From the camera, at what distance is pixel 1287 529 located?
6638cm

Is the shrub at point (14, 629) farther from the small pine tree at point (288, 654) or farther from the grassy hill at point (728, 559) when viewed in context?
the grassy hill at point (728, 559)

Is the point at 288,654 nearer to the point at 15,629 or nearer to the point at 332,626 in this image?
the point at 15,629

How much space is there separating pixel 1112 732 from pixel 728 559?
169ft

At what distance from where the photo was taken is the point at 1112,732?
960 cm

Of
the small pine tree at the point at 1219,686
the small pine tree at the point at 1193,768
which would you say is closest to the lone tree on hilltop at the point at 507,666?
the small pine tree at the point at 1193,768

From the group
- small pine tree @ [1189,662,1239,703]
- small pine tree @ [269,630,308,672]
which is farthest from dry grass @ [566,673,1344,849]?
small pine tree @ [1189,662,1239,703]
========================================================================
## TASK STATEMENT:
Set down the material again word for word, starting at the line that contains "Is the shrub" and ending with the last line of the material.

## PROBLEM SOLUTION:
Is the shrub at point (14, 629) farther from the small pine tree at point (288, 654) or farther from the grassy hill at point (728, 559) when viewed in context?
the grassy hill at point (728, 559)

Is the point at 288,654 nearer to the point at 15,629 or nearer to the point at 332,626 in this image?
the point at 15,629

How much space is there separating pixel 1112 732 from pixel 728 559?
169ft

At what distance from where the photo was taken is the point at 1112,732?
960 cm

Of
the small pine tree at the point at 1219,686
the small pine tree at the point at 1193,768
which would you say is closest to the lone tree on hilltop at the point at 507,666?
the small pine tree at the point at 1193,768

From the group
- small pine tree @ [1189,662,1239,703]
- small pine tree @ [269,630,308,672]
which is farthest from dry grass @ [566,673,1344,849]?
small pine tree @ [1189,662,1239,703]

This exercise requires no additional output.